Rexlemestrocel-L Shows Greatest Treatment Benefit on Major Adverse Cardiovascular Events in High-Risk Heart Failure Patients With Diabetes and/or Myocardial Ischemia
December 05 2021 - 6:47PM
Mesoblast Limited (Nasdaq:MESO; ASX:MSB), global leader in
allogeneic cellular medicines for inflammatory diseases, today
provided new analyses from the landmark DREAM-HF Phase 3 trial
showing that the greatest treatment benefit from rexlemestrocel-L
is in HFrEF patients with diabetes and/or ischemia, who are at
high-risk of cardiovascular mortality, heart attacks or strokes.

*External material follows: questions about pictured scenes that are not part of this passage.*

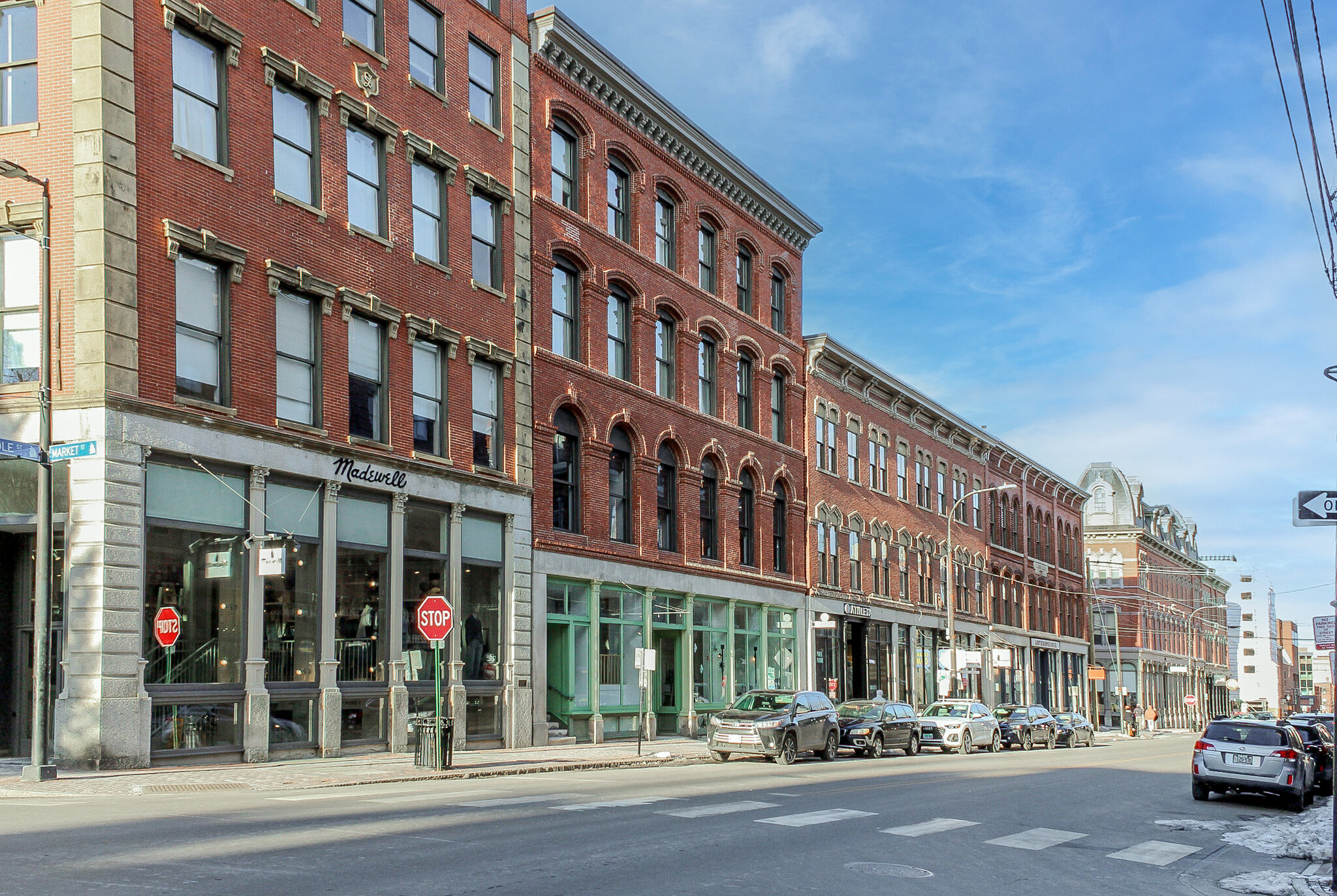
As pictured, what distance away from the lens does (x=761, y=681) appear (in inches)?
1710

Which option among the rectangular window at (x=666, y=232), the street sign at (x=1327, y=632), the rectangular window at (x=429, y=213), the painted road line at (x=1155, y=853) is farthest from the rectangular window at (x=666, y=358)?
the street sign at (x=1327, y=632)

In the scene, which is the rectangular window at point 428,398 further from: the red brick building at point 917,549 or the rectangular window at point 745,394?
the red brick building at point 917,549

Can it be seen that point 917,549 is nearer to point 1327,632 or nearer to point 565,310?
point 565,310

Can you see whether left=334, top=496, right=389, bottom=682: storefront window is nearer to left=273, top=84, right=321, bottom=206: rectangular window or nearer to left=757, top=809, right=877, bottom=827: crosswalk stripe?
left=273, top=84, right=321, bottom=206: rectangular window

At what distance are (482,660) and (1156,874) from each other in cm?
1896

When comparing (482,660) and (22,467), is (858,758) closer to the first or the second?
(482,660)

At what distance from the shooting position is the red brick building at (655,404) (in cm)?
3347

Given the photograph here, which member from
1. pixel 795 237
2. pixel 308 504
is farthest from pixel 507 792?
pixel 795 237

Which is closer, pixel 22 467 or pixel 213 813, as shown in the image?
pixel 213 813

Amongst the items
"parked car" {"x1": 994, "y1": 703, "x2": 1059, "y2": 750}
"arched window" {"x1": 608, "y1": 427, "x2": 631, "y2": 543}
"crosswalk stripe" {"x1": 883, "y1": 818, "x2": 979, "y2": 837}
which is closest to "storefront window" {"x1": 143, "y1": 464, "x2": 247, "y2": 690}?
"crosswalk stripe" {"x1": 883, "y1": 818, "x2": 979, "y2": 837}

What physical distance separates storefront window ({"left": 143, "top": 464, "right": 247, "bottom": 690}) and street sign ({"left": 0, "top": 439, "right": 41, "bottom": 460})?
2586mm

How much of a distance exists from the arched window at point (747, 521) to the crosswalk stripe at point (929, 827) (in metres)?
26.3

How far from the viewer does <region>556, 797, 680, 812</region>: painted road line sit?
53.4ft

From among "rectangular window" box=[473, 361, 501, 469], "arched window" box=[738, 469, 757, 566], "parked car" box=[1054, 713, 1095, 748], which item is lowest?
"parked car" box=[1054, 713, 1095, 748]
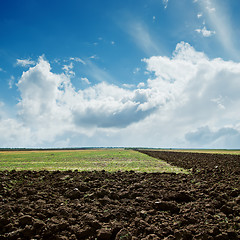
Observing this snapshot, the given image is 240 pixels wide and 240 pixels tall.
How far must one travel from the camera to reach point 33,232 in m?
6.43

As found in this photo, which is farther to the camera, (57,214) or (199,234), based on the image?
(57,214)

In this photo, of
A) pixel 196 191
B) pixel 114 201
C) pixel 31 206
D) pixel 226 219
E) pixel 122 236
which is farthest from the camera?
pixel 196 191

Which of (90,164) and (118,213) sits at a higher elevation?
(118,213)

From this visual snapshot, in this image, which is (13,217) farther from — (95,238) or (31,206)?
(95,238)

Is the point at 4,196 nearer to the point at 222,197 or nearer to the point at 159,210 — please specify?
the point at 159,210

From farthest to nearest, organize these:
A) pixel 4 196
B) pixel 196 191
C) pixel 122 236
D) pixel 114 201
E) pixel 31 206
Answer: pixel 196 191, pixel 4 196, pixel 114 201, pixel 31 206, pixel 122 236

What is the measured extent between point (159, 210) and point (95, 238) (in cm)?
296

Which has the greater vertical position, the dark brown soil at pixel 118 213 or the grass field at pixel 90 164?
the dark brown soil at pixel 118 213

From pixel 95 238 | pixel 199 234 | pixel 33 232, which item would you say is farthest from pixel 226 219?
pixel 33 232

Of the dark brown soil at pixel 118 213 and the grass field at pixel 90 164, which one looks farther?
the grass field at pixel 90 164

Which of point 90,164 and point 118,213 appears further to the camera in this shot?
point 90,164

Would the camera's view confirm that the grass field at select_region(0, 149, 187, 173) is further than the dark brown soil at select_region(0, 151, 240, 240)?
Yes

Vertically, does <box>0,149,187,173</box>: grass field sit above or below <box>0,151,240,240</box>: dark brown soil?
below

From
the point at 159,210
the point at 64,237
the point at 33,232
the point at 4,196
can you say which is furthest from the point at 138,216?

In recent guidance to Mesoblast, FDA confirmed that reduction in
incidence of cardiovascular mortality or irreversible morbidity
(non-fatal heart attack or stroke) is a clinically meaningful
acceptable endpoint in patients with chronic HFrEF and encouraged
Mesoblast to identify the highest-risk group with greatest
likelihood of beneficial response to intervention with
rexlemestrocel-L in the DREAM-HF Phase 3 trial.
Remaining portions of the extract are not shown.